TEXT EXCERPT -
+ + + + +
# GPU Gradient Descent Solving

Many traditional machine learning algorithms can be implemented on GPU.

There may be more direct ways to use the GPU (e.g., RAPIDS) or faster solvers (e.g., L-BFGS, OWL-QN) for traditional problems.

But in some cases, the deep learning toolkits can simplify challenging aspects -- e.g., via embeddings
* https://abhadury.com/articles/2020-03/embeddings-for-recommender-systems
* https://tech.instacart.com/deep-learning-with-emojis-not-math-660ba1ad6cdc

And in other cases, we may want to use a custom loss to construct a model that maximizes a business objective, rather than just the likelihood of the model params.

We'll take a look at a linear regression for the diamonds dataset using PyTorch where we want to
* minimize RMSE
* __but also__ minimize the number of undervalued diamonds

This is an simple example of a common business scenario. 

Start with data prep

In [None]:
import cudf

input_file = "data/diamonds.csv"

df = cudf.read_csv(input_file, header = 0)
df2 = df.drop(df.columns[0], axis=1)
df3 = cudf.get_dummies(df2, columns=['cut', 'color', 'clarity'])
+ + + + +
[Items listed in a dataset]
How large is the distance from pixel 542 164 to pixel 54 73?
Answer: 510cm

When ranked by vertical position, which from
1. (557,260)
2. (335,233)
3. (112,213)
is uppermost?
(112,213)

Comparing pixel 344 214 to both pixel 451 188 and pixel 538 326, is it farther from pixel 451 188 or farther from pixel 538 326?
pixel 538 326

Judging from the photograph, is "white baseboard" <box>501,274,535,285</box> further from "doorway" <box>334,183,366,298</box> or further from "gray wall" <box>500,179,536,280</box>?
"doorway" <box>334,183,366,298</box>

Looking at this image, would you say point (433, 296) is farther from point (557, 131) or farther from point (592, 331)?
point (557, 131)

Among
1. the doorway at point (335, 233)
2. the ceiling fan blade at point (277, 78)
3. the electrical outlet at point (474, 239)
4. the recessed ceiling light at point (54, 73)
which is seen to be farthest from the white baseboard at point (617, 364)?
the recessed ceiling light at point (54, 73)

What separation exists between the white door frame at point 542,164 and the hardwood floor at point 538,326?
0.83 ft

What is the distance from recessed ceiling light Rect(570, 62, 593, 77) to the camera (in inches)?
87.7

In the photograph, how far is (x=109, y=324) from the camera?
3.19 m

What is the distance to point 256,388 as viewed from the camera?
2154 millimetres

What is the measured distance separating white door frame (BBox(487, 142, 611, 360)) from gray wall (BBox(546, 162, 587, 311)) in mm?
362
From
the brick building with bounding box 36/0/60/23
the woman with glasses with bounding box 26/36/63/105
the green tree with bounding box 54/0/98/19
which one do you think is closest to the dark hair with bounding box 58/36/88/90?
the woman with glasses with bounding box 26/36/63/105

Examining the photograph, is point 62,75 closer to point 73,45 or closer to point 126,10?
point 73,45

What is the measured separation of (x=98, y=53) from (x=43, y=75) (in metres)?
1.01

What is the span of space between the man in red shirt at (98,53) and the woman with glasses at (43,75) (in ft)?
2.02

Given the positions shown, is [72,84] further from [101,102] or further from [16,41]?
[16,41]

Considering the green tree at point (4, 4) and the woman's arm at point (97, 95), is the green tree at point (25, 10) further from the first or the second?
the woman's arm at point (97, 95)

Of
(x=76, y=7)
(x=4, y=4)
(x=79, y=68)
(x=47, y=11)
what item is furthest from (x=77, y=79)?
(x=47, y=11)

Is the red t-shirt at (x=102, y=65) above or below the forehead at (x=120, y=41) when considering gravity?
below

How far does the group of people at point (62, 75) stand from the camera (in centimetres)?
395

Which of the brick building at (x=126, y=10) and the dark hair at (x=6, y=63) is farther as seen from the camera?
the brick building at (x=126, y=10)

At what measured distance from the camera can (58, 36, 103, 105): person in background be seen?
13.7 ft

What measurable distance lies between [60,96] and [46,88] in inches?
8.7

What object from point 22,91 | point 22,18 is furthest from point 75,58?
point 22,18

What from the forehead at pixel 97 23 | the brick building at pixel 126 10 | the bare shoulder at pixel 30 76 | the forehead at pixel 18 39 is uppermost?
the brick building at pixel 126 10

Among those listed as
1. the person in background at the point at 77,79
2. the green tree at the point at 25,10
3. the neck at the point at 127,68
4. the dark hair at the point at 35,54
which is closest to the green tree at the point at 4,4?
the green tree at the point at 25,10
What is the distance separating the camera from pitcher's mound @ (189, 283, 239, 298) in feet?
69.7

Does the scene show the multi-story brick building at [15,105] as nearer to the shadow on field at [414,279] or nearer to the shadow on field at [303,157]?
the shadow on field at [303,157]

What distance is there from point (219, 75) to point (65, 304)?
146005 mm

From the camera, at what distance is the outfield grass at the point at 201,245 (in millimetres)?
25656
+ + + + +
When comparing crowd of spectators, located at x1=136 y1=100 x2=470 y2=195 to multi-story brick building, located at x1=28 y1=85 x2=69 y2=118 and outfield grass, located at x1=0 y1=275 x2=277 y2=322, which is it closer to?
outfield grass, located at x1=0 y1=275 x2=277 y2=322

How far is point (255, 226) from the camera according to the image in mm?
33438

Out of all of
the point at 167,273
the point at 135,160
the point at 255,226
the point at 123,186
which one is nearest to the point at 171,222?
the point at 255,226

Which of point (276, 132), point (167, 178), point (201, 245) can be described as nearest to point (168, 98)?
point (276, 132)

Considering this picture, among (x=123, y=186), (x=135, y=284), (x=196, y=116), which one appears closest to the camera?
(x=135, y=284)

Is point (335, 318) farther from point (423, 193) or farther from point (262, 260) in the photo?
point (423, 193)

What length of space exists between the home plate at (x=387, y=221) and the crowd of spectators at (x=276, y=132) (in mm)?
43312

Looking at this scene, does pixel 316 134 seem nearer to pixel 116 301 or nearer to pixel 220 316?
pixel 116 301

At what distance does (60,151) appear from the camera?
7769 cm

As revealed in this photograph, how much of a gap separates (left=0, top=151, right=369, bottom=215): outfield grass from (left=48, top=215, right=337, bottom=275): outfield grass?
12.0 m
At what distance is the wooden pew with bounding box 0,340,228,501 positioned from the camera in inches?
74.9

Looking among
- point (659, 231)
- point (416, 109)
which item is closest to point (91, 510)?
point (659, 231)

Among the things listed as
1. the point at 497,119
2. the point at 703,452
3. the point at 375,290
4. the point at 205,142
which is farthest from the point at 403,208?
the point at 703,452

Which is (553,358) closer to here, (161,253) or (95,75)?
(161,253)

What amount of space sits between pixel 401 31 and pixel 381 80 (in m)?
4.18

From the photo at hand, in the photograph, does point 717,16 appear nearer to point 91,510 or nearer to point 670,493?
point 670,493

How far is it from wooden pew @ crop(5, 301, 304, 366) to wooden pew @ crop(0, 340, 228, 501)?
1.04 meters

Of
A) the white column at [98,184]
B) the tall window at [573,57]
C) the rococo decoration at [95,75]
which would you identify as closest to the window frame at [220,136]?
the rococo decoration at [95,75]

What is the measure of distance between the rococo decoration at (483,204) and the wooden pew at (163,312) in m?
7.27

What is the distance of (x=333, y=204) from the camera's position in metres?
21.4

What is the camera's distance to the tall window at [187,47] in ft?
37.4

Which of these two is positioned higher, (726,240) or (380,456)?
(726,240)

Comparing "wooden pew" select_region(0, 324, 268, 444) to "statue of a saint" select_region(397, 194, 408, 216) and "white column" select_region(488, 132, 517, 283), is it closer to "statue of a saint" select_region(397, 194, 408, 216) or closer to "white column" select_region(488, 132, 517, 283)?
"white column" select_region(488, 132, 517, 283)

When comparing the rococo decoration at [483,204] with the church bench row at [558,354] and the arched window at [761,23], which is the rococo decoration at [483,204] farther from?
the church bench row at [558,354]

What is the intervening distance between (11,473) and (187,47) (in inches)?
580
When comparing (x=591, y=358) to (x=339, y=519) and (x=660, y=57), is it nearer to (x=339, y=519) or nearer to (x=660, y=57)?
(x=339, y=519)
+ + + + +
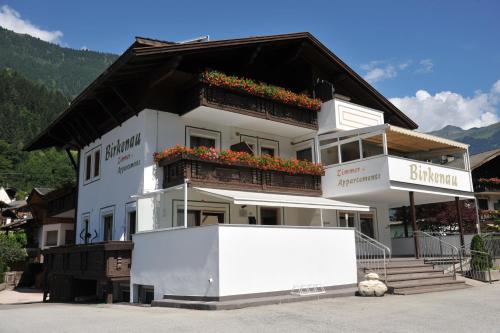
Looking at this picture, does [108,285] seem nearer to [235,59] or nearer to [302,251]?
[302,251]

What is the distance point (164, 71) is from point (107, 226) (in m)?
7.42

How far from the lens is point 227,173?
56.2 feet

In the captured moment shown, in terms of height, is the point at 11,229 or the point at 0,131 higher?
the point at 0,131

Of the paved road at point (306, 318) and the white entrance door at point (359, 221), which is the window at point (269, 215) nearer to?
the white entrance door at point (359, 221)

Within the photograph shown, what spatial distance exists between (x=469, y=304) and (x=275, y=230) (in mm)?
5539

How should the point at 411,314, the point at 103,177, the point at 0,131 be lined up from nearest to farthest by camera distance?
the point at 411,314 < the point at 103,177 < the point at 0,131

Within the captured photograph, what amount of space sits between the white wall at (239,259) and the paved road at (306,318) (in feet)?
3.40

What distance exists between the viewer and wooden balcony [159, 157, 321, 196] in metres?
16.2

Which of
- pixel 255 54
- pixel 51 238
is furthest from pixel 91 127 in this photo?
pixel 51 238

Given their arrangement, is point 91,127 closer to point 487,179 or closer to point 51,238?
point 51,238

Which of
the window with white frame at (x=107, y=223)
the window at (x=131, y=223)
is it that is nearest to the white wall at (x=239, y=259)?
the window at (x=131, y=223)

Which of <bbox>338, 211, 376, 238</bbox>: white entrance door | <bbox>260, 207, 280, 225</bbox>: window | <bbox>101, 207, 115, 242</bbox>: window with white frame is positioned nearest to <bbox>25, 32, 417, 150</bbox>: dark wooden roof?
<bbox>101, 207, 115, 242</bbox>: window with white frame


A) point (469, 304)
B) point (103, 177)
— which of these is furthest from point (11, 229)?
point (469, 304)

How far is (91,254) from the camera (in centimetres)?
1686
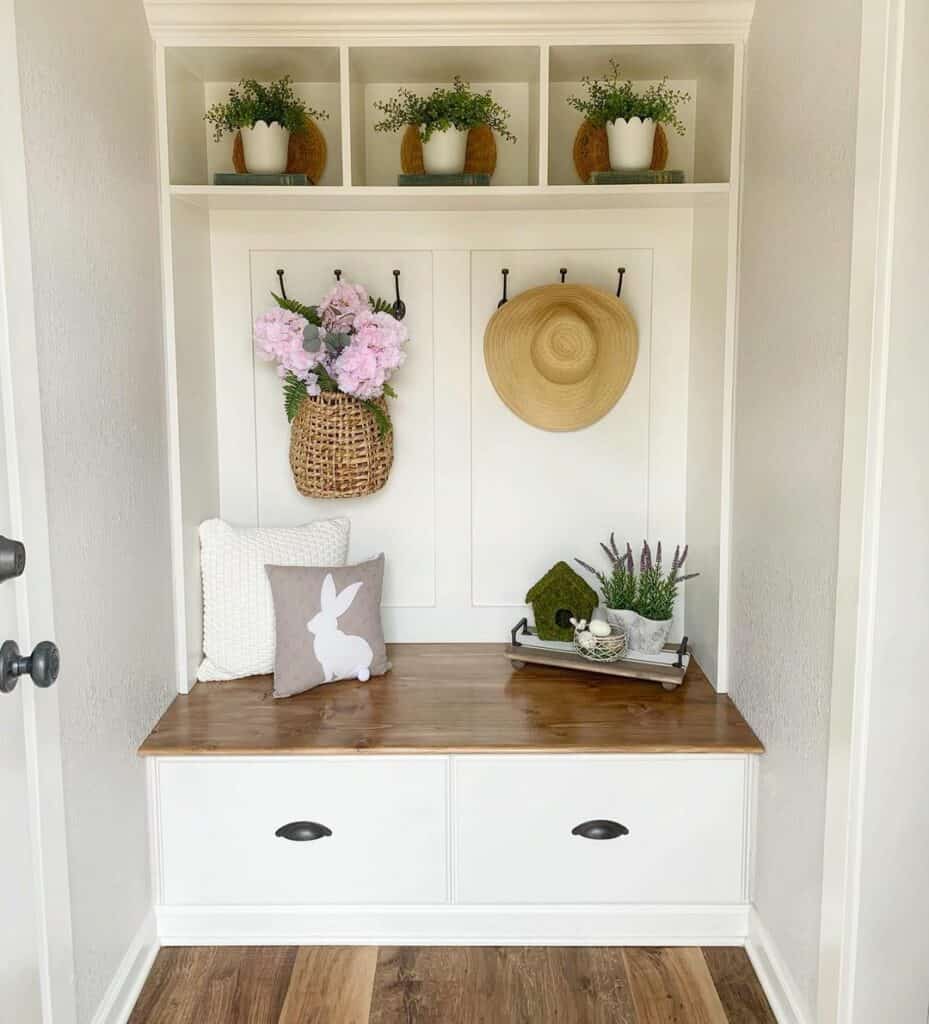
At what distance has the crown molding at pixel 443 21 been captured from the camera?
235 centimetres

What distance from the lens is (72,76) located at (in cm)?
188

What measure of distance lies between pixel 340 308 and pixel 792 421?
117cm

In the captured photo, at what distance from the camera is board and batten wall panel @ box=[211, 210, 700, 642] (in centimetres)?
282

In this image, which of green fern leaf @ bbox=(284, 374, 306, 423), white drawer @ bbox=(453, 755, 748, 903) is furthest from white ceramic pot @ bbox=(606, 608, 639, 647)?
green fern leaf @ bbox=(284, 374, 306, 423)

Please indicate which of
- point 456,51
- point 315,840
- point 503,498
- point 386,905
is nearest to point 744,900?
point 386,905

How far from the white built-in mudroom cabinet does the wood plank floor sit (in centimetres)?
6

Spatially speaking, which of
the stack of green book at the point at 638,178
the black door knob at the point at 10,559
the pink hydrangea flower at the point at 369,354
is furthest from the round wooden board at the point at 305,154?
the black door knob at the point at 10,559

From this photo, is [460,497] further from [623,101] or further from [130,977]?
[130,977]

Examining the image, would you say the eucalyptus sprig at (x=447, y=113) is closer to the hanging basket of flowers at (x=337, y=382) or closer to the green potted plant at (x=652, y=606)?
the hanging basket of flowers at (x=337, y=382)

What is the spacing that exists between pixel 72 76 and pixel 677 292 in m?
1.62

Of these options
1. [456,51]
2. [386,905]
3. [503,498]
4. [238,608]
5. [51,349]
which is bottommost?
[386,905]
+ + + + +
PROBLEMS -
A: Answer these questions from the text on GPU gradient descent solving, one answer per line:
(i) Which two faster solvers does it give as examples?
(ii) Which dataset is used for the linear regression?
(iii) Which three columns are passed to get_dummies?
B: Transcribe everything in the text on GPU gradient descent solving from "This is an simple" down to "df2 = df.drop(df.columns[0], axis=1)".
The rows are separate material and are not part of the text on GPU gradient descent solving.

WORKED SOLUTIONS -
A:
(i) L-BFGS and OWL-QN
(ii) The diamonds dataset
(iii) cut, color, and clarity

B:
This is an simple example of a common business scenario. 

Start with data prep

In [None]:
import cudf

input_file = "data/diamonds.csv"

df = cudf.read_csv(input_file, header = 0)
df2 = df.drop(df.columns[0], axis=1)